Text

..........

More details may be found in the PDF attached.
Project Results:
The project could be divided into three consecutive milestones. The first milestone was the analysis of accident statistics, preceding projects and their activities and current sensor technology. From this, the requirements for the development of the radar sensor and the VRU safety system where derived and specified.
In the next phase, the sensor hardware and algorithms were developed, so were the on-board system interfaces and software. The second milestone was reached with the successful integration of the sensor into the demonstrator vehicles and first proof of the functionality.
In the last project phase, an in-depth testing and evaluation programme for all system parts has been specified and performed. The last project milestone was reached by finalizing the test runs and documenting the test results.

..........

Problem
Reproduce the project results text word for word, starting with "More details may" and going on through "the test results.".

Dataset
..........

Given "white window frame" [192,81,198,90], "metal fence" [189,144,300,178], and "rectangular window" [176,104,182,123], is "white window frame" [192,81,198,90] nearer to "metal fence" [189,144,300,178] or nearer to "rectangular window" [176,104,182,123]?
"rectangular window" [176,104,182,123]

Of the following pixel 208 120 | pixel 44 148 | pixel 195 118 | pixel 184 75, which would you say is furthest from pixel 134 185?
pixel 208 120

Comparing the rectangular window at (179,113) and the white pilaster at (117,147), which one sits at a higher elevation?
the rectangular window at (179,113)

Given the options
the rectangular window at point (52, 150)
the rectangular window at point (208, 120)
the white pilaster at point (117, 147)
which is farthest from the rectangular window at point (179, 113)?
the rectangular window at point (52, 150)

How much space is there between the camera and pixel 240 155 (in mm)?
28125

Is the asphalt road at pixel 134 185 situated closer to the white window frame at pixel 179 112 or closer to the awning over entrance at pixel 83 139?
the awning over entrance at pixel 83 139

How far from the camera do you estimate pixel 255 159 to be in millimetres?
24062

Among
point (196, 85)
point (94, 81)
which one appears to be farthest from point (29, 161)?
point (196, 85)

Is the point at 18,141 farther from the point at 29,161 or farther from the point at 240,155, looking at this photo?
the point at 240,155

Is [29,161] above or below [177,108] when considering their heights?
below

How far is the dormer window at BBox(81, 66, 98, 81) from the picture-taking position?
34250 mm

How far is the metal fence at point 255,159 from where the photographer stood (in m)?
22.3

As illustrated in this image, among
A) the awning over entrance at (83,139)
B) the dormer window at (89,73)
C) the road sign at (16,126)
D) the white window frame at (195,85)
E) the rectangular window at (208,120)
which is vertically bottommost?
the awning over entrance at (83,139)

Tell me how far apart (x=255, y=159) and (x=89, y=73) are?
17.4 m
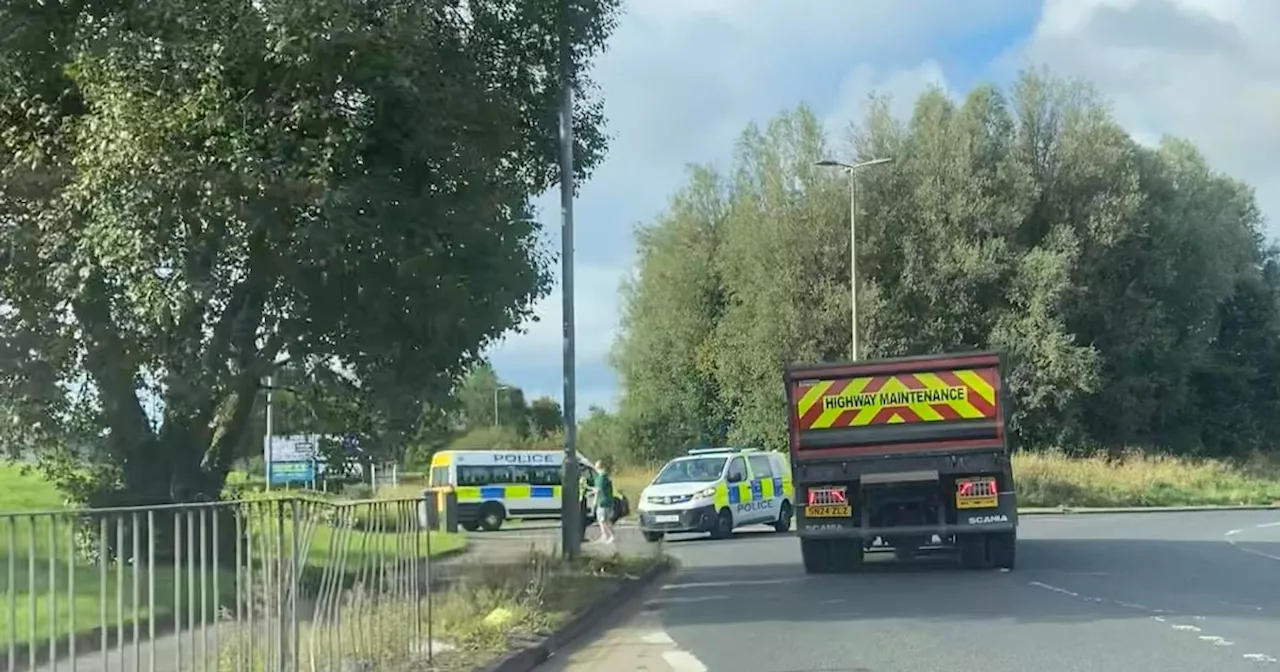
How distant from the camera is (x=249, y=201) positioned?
12.1 m

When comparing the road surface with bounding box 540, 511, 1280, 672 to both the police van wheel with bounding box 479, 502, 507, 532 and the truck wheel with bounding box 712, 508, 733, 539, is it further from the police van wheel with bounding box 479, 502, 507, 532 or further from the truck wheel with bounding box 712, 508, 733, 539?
the police van wheel with bounding box 479, 502, 507, 532

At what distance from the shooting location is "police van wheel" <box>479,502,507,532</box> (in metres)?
38.8

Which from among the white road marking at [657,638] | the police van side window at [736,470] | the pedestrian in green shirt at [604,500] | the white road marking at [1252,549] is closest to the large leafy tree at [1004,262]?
the white road marking at [1252,549]

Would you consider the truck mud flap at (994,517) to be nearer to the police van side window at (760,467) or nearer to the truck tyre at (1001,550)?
the truck tyre at (1001,550)

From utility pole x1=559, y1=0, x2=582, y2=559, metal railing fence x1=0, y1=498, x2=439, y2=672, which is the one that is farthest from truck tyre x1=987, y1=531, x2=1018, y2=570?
metal railing fence x1=0, y1=498, x2=439, y2=672

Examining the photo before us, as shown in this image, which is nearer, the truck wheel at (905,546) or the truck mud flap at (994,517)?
the truck mud flap at (994,517)

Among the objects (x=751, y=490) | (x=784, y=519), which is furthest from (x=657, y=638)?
(x=784, y=519)

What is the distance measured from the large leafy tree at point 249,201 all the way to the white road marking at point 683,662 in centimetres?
426

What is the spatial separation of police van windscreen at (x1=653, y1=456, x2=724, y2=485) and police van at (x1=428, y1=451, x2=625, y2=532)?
1000 centimetres

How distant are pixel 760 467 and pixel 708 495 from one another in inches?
95.1

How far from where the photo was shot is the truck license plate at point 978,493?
671 inches

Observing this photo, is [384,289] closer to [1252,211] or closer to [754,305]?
[754,305]

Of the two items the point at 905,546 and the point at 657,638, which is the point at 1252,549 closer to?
the point at 905,546

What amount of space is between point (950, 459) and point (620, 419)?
134ft
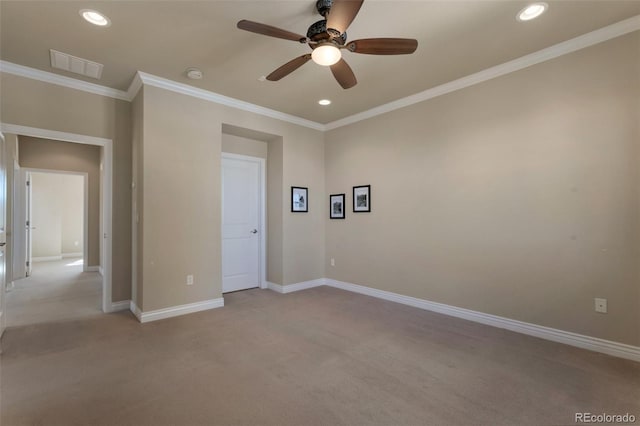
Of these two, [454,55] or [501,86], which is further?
[501,86]

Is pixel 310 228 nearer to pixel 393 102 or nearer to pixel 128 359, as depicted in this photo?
pixel 393 102

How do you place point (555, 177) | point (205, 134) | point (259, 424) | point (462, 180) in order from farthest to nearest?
point (205, 134) → point (462, 180) → point (555, 177) → point (259, 424)

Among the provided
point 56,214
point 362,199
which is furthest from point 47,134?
point 56,214

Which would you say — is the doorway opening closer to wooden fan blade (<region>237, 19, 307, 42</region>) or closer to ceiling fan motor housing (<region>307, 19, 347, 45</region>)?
wooden fan blade (<region>237, 19, 307, 42</region>)

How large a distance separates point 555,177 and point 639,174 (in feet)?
1.82

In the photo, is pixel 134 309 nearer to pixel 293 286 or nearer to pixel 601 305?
pixel 293 286

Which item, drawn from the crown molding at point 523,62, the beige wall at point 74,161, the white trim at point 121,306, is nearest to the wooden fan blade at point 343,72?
the crown molding at point 523,62

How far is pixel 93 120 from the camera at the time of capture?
3.64m

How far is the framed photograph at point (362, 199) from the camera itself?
4.58 m

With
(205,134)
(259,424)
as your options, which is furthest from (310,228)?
(259,424)

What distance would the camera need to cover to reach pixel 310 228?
16.8ft

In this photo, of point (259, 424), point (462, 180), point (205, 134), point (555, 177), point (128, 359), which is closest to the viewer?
point (259, 424)

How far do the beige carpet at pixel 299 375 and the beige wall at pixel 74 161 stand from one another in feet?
13.9

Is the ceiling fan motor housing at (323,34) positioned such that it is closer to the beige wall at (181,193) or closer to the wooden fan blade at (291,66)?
the wooden fan blade at (291,66)
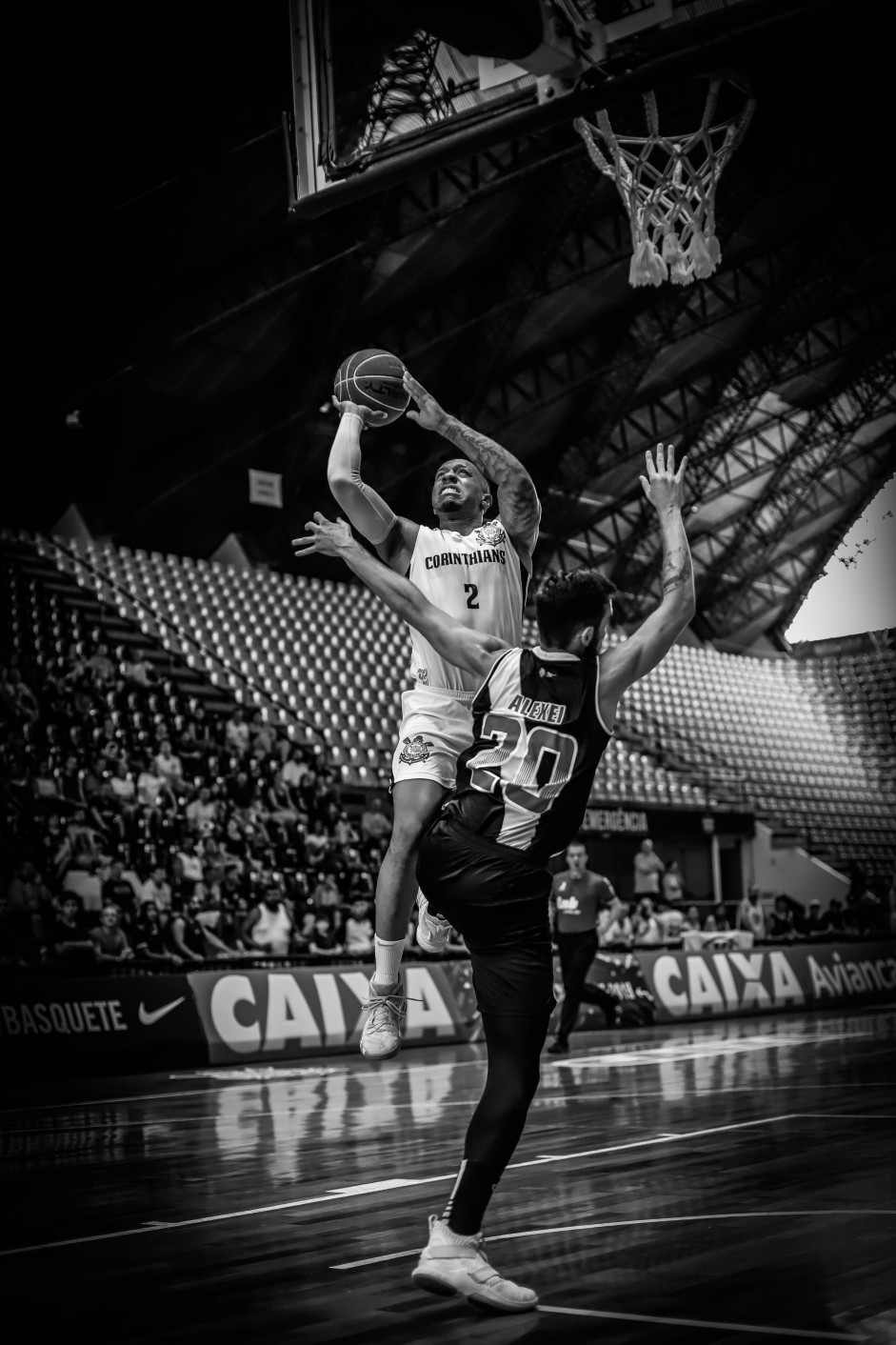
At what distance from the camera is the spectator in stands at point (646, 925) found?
20009 millimetres

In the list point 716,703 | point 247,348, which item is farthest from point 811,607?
point 247,348

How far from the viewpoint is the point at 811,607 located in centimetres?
3781

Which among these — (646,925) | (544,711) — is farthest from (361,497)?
(646,925)

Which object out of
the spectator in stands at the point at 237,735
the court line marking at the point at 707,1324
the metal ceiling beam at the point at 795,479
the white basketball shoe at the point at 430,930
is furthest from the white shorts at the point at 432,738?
the metal ceiling beam at the point at 795,479

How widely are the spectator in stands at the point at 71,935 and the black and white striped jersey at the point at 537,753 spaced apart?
9.41m

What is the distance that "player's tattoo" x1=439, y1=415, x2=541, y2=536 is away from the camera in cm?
549

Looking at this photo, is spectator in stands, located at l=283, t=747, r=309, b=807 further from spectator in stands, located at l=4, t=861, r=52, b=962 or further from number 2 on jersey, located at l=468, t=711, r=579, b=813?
number 2 on jersey, located at l=468, t=711, r=579, b=813

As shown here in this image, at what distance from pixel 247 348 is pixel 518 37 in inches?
699

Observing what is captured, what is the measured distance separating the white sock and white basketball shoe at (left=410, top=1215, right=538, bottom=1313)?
1.56 m

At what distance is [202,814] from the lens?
1764cm

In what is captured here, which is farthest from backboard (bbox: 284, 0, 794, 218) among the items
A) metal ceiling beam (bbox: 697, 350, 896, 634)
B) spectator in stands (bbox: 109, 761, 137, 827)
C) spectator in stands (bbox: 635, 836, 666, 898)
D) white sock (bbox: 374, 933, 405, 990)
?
metal ceiling beam (bbox: 697, 350, 896, 634)

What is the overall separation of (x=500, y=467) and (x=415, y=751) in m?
1.15

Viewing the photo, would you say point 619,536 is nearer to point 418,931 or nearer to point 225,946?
point 225,946

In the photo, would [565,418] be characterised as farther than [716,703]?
No
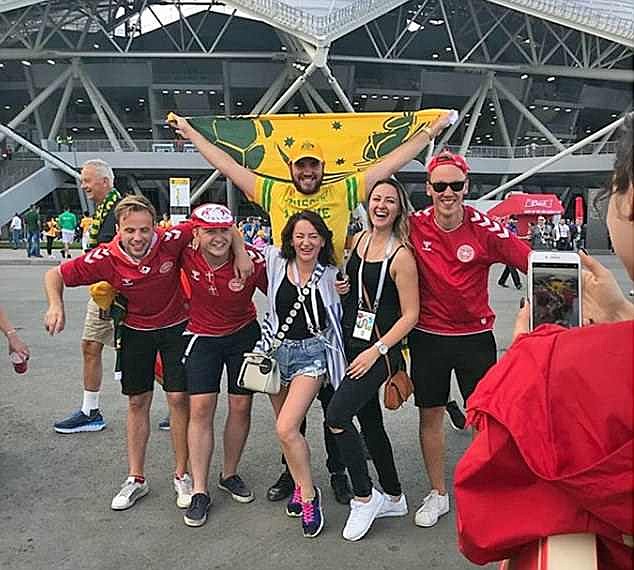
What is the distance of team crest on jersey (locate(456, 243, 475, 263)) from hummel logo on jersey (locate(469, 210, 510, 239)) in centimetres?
15

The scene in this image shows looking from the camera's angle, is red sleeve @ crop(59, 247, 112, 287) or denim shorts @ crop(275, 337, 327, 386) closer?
denim shorts @ crop(275, 337, 327, 386)

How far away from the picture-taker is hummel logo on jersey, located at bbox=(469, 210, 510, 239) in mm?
3672

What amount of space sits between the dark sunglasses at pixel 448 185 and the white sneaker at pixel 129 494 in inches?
98.8

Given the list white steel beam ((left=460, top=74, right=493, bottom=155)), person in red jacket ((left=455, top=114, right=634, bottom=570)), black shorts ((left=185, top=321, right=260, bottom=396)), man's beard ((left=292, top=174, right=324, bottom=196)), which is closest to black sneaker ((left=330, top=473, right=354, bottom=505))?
black shorts ((left=185, top=321, right=260, bottom=396))

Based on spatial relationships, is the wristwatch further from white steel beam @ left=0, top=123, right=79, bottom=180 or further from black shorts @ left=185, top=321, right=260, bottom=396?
white steel beam @ left=0, top=123, right=79, bottom=180

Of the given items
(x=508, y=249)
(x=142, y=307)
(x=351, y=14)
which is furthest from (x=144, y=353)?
(x=351, y=14)

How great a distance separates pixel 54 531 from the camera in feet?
12.3

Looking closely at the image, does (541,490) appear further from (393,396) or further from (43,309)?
(43,309)

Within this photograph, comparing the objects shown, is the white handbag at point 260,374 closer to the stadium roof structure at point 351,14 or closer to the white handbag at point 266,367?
the white handbag at point 266,367

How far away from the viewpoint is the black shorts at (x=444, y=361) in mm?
3750

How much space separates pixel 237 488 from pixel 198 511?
391mm

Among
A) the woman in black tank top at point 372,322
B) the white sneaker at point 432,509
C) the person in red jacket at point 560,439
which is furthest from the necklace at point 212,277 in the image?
the person in red jacket at point 560,439

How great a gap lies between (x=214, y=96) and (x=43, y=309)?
3772cm

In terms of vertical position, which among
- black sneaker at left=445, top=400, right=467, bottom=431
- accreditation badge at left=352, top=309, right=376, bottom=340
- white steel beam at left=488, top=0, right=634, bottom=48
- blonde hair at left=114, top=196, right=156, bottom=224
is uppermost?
white steel beam at left=488, top=0, right=634, bottom=48
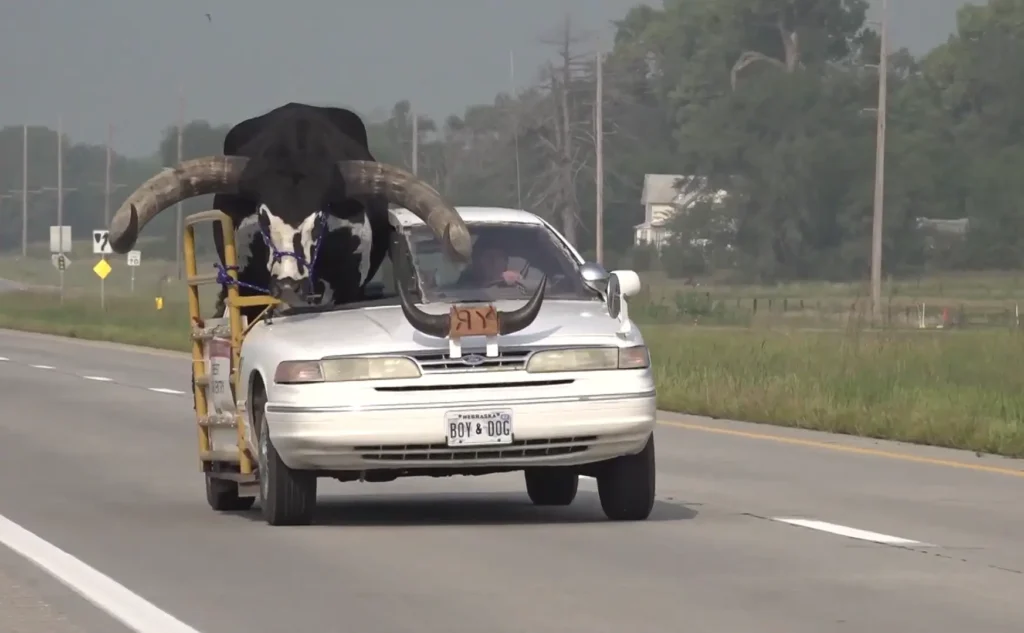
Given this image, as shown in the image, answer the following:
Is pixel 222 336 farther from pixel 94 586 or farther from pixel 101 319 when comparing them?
pixel 101 319

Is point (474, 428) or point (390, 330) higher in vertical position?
point (390, 330)

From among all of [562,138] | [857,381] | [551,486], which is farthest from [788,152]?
[551,486]

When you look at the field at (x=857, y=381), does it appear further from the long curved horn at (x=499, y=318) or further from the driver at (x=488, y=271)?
the long curved horn at (x=499, y=318)

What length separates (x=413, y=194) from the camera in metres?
13.9

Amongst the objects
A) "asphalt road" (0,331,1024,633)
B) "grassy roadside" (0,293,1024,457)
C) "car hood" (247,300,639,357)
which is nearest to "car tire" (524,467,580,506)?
"asphalt road" (0,331,1024,633)

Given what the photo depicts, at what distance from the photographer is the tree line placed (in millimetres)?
114812

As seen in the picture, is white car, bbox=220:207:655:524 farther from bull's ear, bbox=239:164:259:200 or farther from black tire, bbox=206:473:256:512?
black tire, bbox=206:473:256:512

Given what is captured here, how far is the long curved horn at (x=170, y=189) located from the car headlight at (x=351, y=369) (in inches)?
52.8

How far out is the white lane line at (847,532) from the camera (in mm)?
12698

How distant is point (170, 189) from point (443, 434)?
223 cm

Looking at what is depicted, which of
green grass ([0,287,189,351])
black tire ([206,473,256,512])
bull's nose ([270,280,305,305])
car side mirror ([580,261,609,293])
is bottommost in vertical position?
green grass ([0,287,189,351])

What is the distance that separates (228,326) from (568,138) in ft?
291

..........

Solution for this problem
More details may be found in the PDF attached.
Project Results:
The project could be divided into three consecutive milestones. The first milestone was the analysis of accident statistics, preceding projects and their activities and current sensor technology. From this, the requirements for the development of the radar sensor and the VRU safety system where derived and specified.
In the next phase, the sensor hardware and algorithms were developed, so were the on-board system interfaces and software. The second milestone was reached with the successful integration of the sensor into the demonstrator vehicles and first proof of the functionality.
In the last project phase, an in-depth testing and evaluation programme for all system parts has been specified and performed. The last project milestone was reached by finalizing the test runs and documenting the test results.